** PAGE EXTRACT follows **

Findings from an international multicenter study suggest that artificial intelligence (AI) models for assessing ultrasound images for potential cases of ovarian cancer may facilitate a nearly 40 percent reduction in the false negative rate (FNR) in contrast to unassisted expert ultrasound interpreters and over a 65 percent reduction in comparison to non-expert clinicians.
For the retrospective study, recently published in Nature Medicine, researchers utilized 17,119 ultrasound images drawn from 3,652 patients and 20 facilities in eight countries to develop and validate transformer-based neural network models for detecting ovarian cancer. While 992 cases were employed for supplementary training, the study authors compared the AI models to seven expert ultrasound interpreters and six non-expert clinicians for 2,660 cases.
The researchers found that the use of adjunctive AI models led to enhanced sensitivity (85.99 percent vs. 82.4 percent), specificity (86.29 percent vs. 82.67 percent) and accuracy (86.2 percent vs. 82.63 percent) in contrast to expert reviewers of ultrasound imaging for differentiating between benign and malignant ovarian lesions.
In comparison to unassisted non-expert clinicians, the AI models demonstrated greater than seven percent increases in sensitivity (85.81 percent vs. 78.71 percent), specificity (85.08 percent vs. 77.27 percent), and accuracy (85.38 percent vs. 77.67 percent) for ultrasound detection of ovarian cancer.
“Our study demonstrates the potential of AI models in improving the accuracy and efficiency of ovarian cancer diagnosis. Our models demonstrated robust generalization and significantly outperformed both expert and non-expert examiners on all evaluated metrics,” wrote lead study author Filip Christiansen, Ph.D., who is affiliated with the Department of Clinical Science and Education and the Department of Obstetrics and Gynecology at the Karolinska Institute in Stockholm, Sweden, and colleagues.

** End of PAGE EXTRACT **
** MATERIAL SHOWN follows **

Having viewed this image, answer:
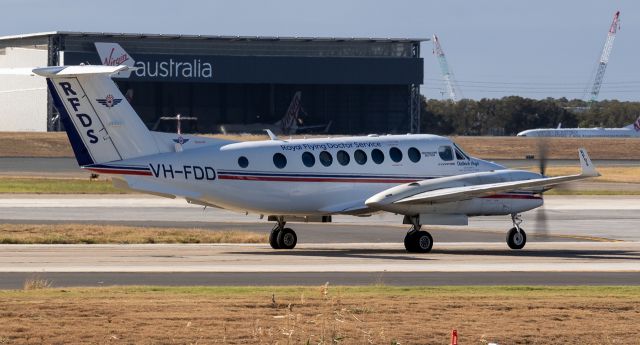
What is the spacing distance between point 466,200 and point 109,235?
11.1m

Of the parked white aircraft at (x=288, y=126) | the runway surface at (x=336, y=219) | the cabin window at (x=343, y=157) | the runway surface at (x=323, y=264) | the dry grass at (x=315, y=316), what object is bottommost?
the dry grass at (x=315, y=316)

** End of MATERIAL SHOWN **

**THE TASK**
Could you edit the ovarian cancer AI study text, starting with "The researchers found" and going on through "malignant ovarian lesions.", so that "expert readers" stands in place of "expert reviewers"?

**WRITTEN REPLY**
The researchers found that the use of adjunctive AI models led to enhanced sensitivity (85.99 percent vs. 82.4 percent), specificity (86.29 percent vs. 82.67 percent) and accuracy (86.2 percent vs. 82.63 percent) in contrast to expert readers of ultrasound imaging for differentiating between benign and malignant ovarian lesions.